** Data records follows **

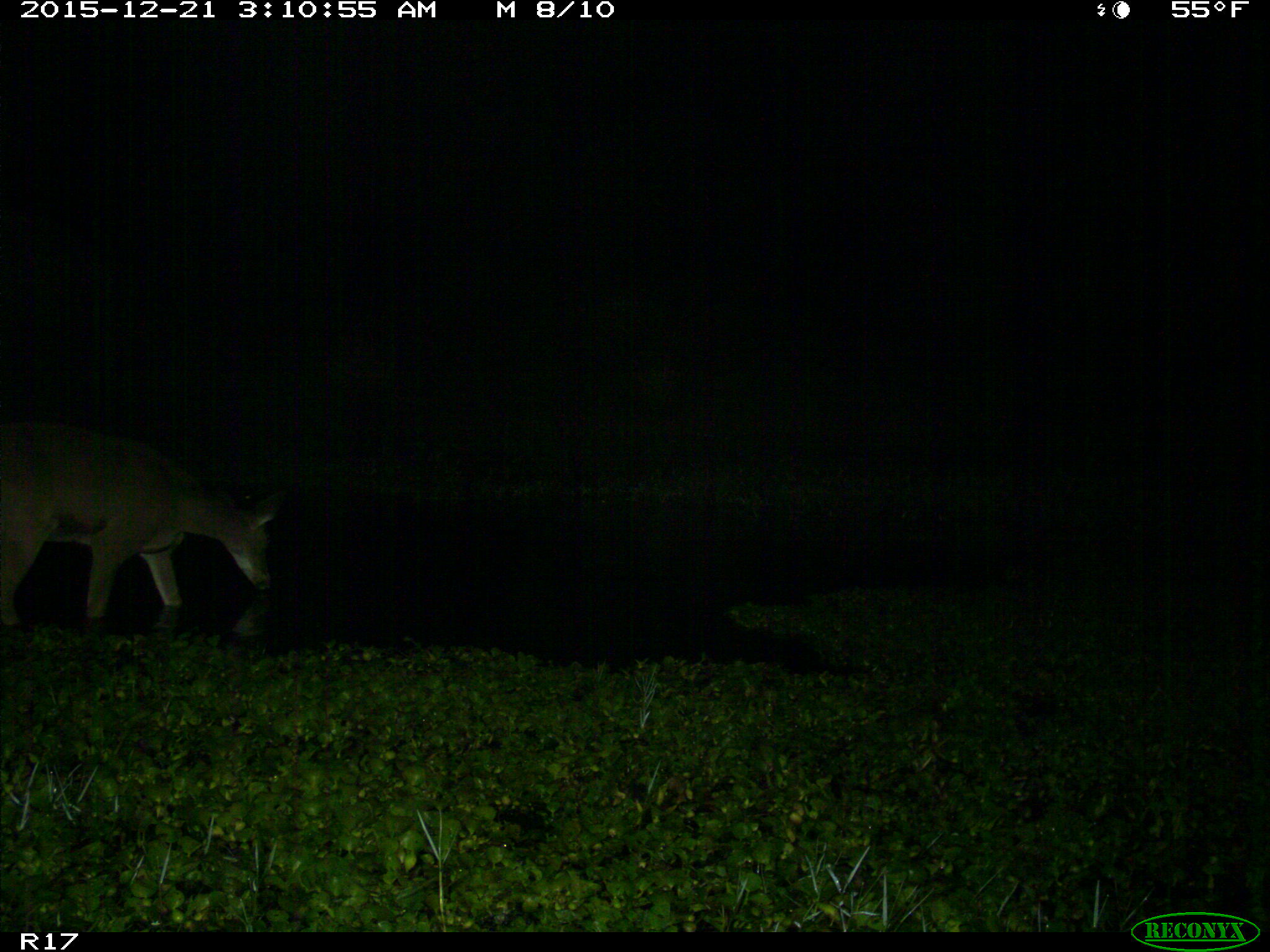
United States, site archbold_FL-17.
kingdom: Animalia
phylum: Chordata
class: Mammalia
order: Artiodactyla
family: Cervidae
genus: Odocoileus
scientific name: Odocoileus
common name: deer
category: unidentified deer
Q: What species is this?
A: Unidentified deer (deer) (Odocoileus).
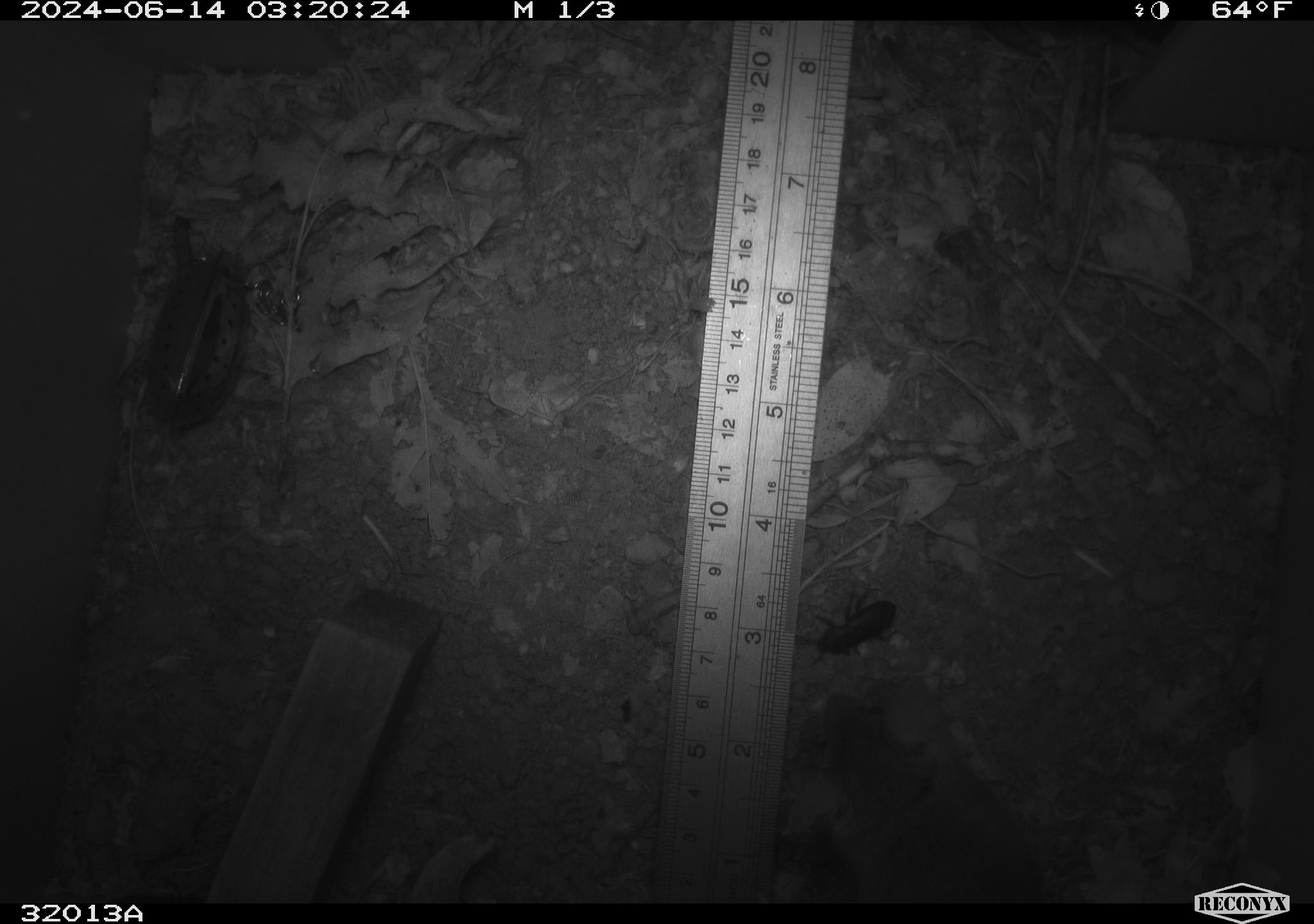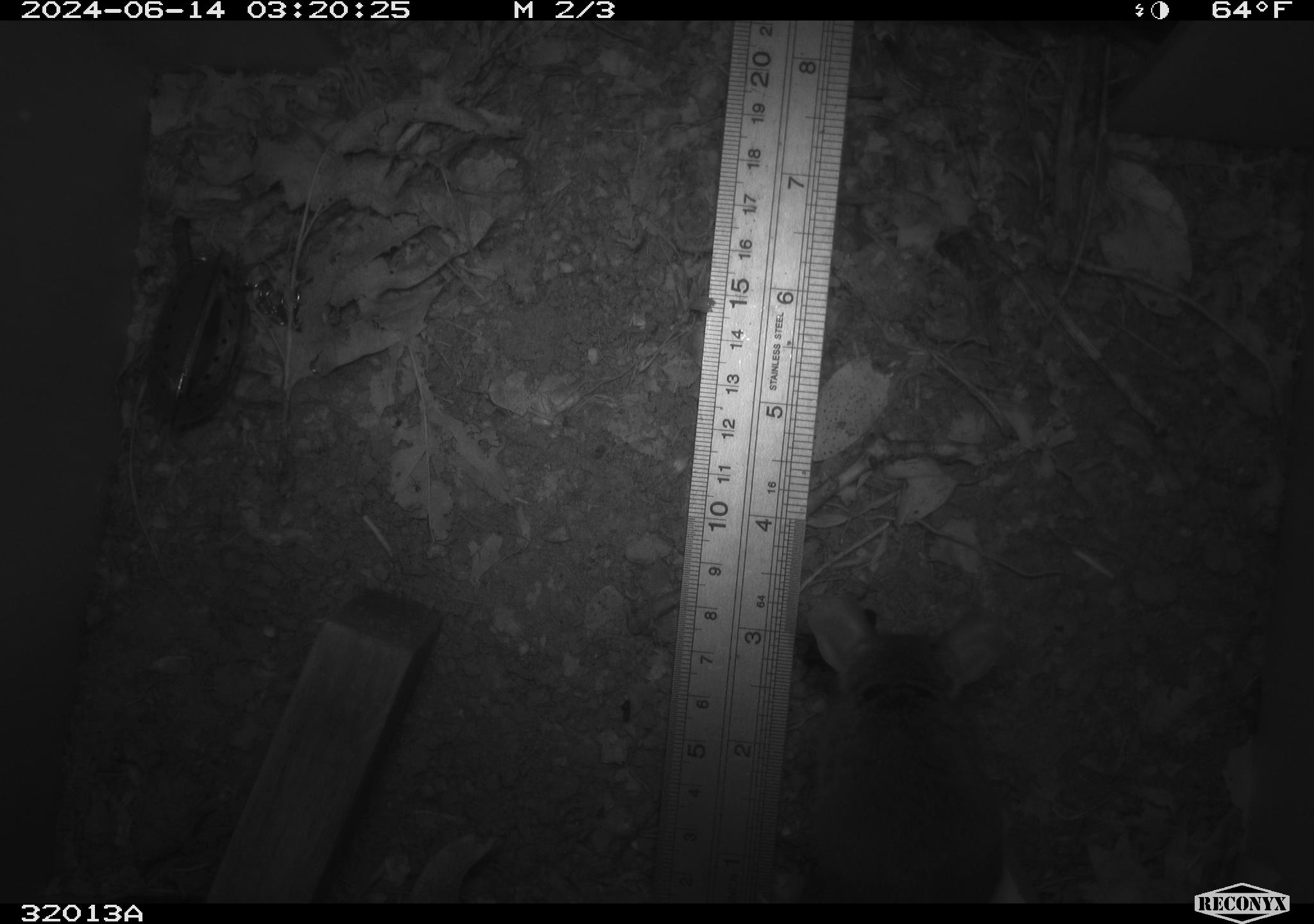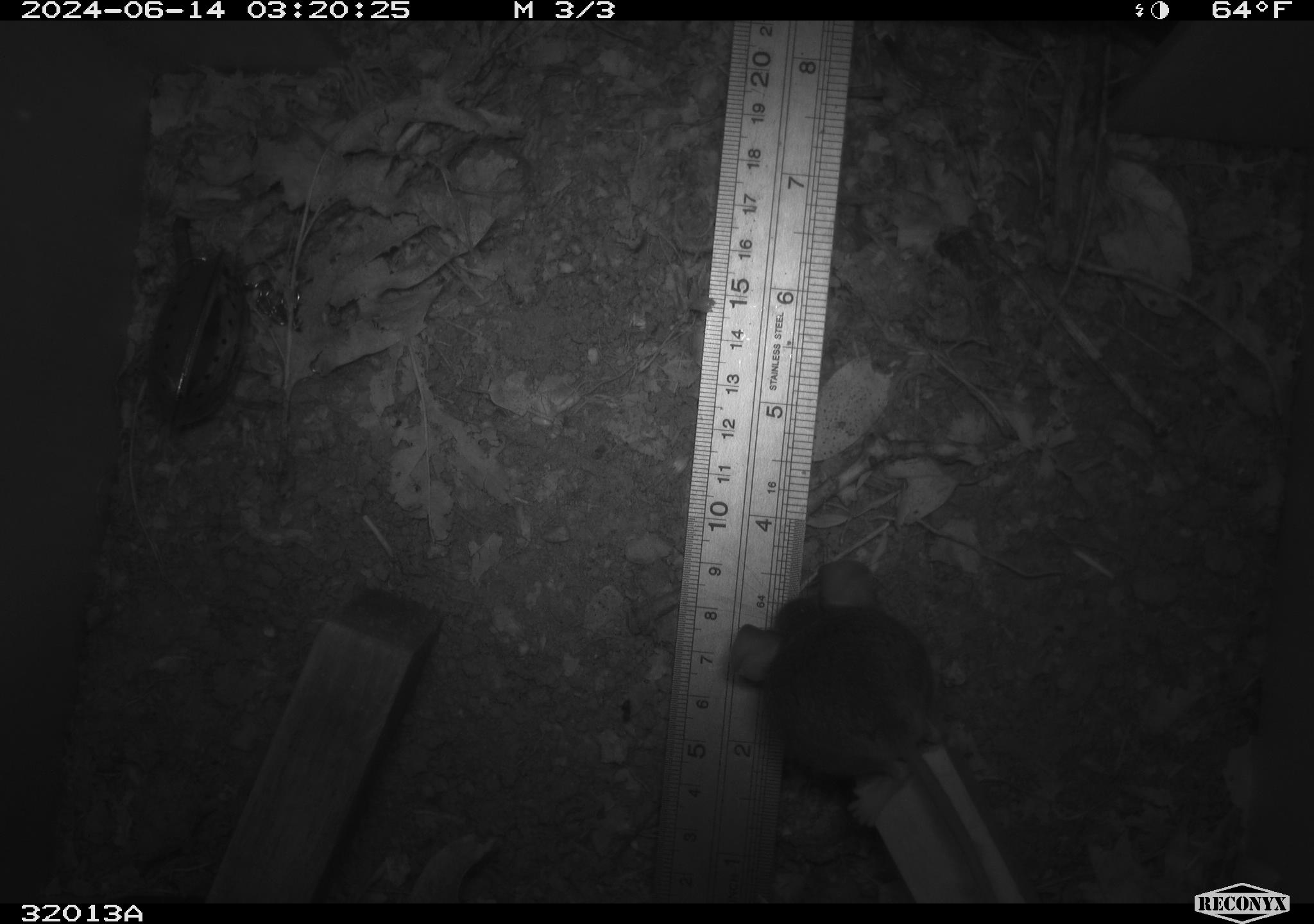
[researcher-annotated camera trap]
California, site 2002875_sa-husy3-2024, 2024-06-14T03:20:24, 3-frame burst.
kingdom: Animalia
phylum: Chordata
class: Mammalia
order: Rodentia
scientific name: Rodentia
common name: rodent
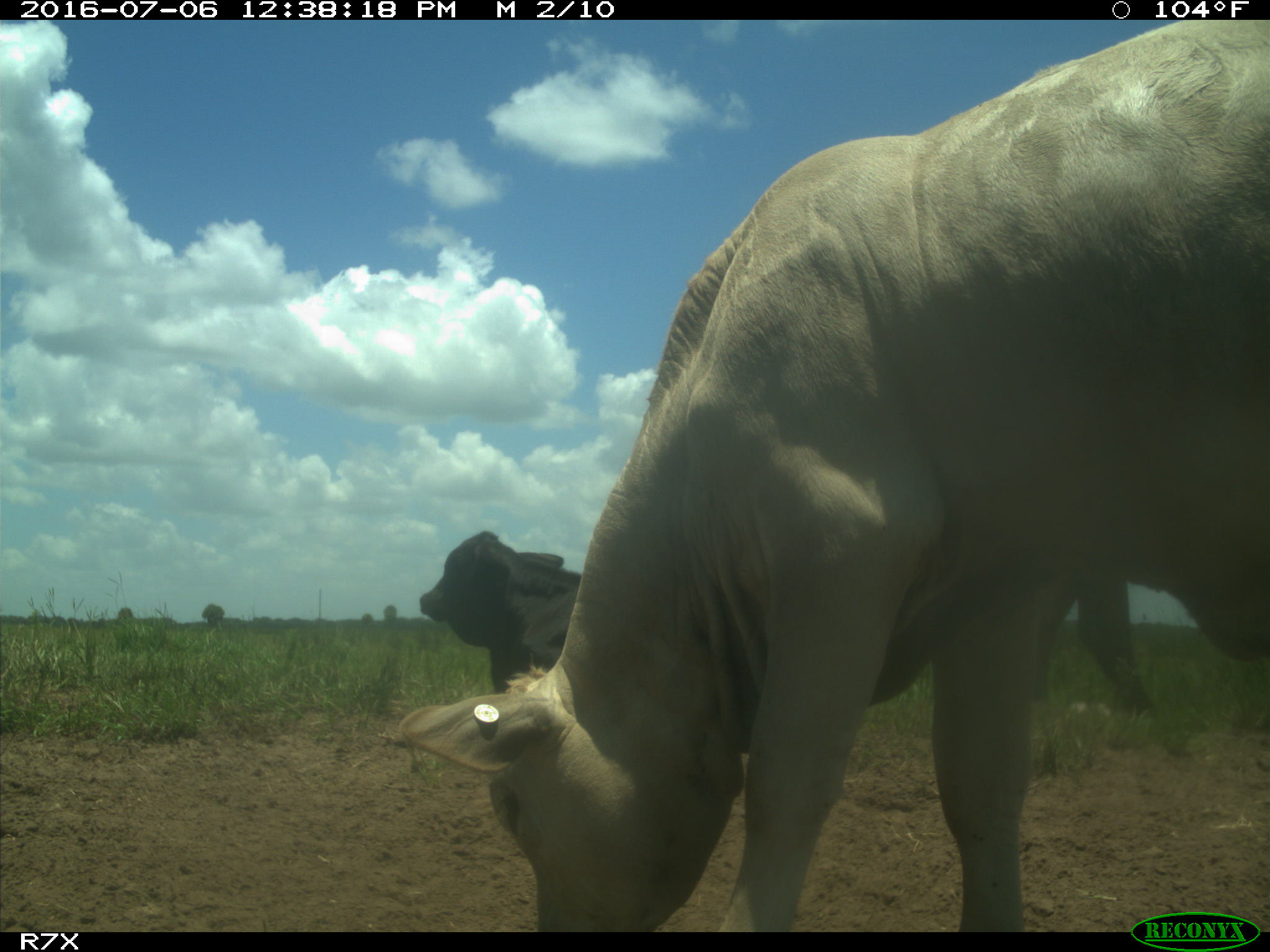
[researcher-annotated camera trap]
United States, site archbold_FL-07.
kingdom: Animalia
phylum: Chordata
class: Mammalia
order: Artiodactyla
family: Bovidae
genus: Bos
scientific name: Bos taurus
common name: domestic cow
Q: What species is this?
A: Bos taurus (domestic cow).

** End of Data records **

- Task requirements: Search the listing above for "site" and copy every line that holds it.

- Exercise solution:
United States, site archbold_FL-17.
California, site 2002875_sa-husy3-2024, 2024-06-14T03:20:24, 3-frame burst.
United States, site archbold_FL-07.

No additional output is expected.